**The records**
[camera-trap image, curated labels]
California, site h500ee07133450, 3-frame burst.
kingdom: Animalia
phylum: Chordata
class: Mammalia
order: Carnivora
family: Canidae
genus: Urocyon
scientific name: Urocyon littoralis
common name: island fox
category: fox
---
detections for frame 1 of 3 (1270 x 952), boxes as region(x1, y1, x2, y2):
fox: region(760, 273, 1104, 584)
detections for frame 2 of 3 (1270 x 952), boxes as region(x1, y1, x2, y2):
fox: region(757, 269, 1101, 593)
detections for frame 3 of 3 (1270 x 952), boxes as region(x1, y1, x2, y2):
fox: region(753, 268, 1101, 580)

--

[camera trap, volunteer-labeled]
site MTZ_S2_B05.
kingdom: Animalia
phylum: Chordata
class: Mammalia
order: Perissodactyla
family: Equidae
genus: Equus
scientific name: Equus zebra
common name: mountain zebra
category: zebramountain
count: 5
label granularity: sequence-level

* * *

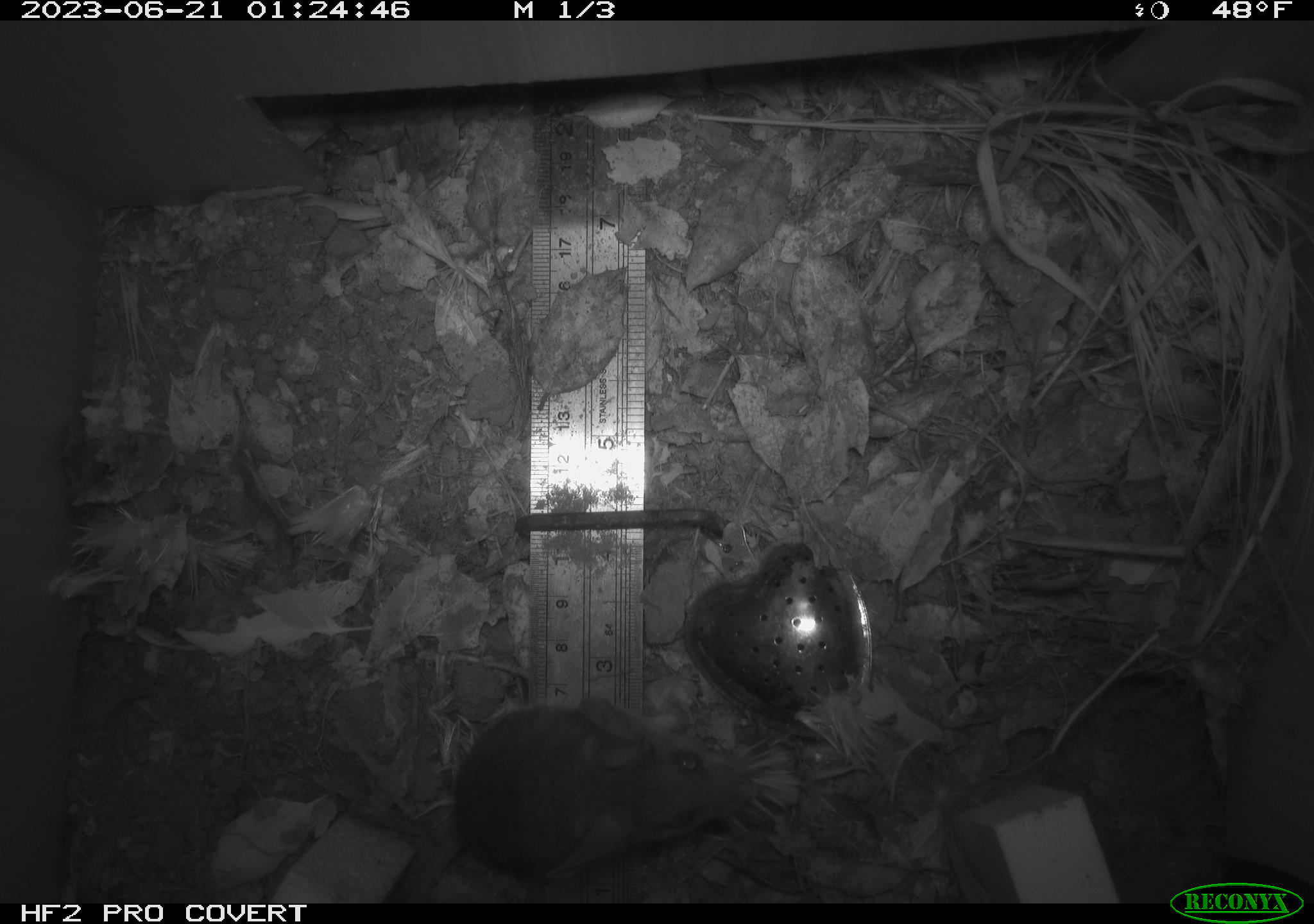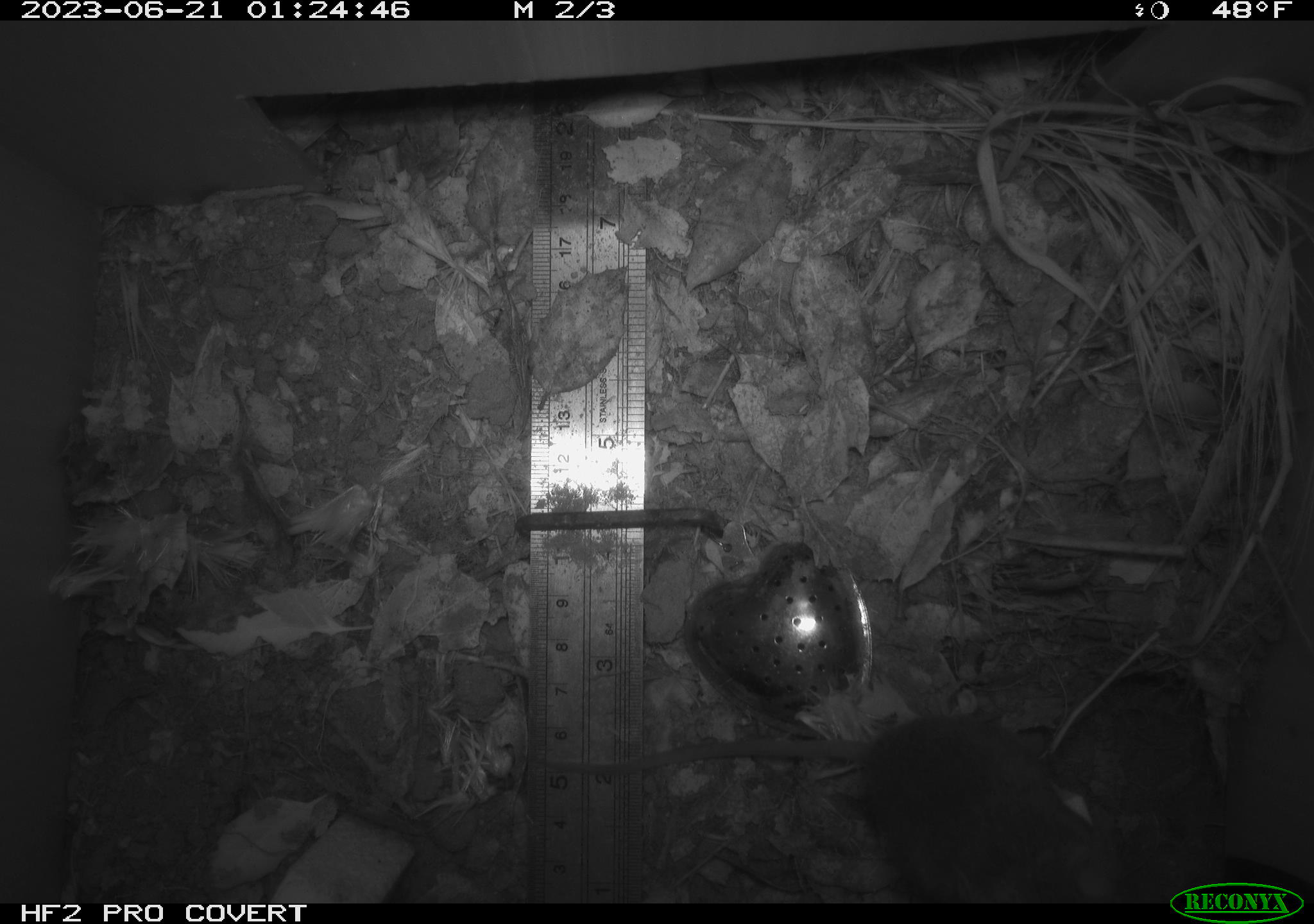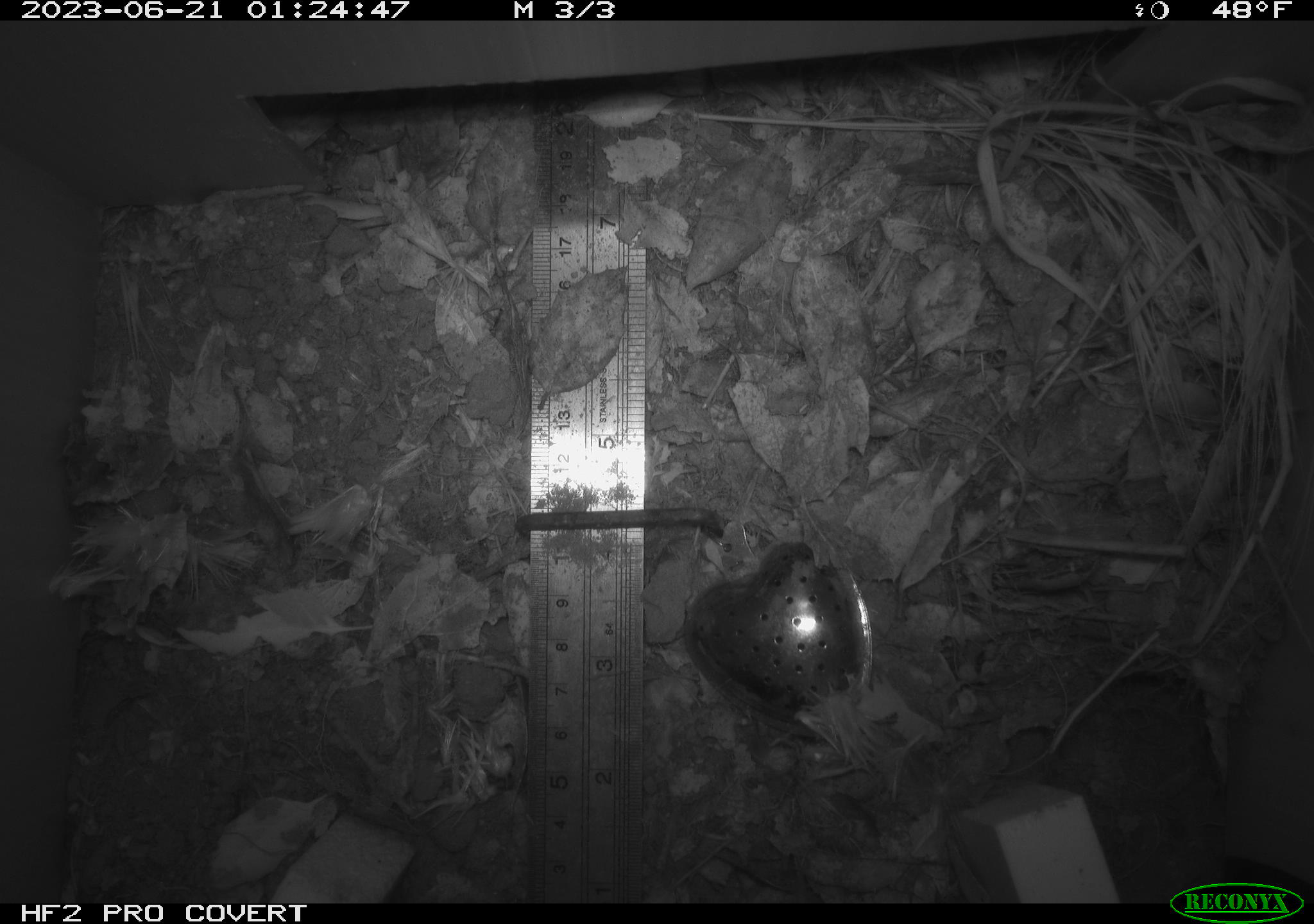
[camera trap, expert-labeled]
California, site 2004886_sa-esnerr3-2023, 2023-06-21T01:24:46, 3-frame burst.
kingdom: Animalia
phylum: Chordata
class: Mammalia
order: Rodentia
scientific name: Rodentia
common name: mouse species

**The problem**
Start with the line above that contains "family: Equidae" and end with the line that contains "label granularity: sequence-level". Write out those lines exactly, and only those.

**Written response**
family: Equidae
genus: Equus
scientific name: Equus zebra
common name: mountain zebra
category: zebramountain
count: 5
label granularity: sequence-level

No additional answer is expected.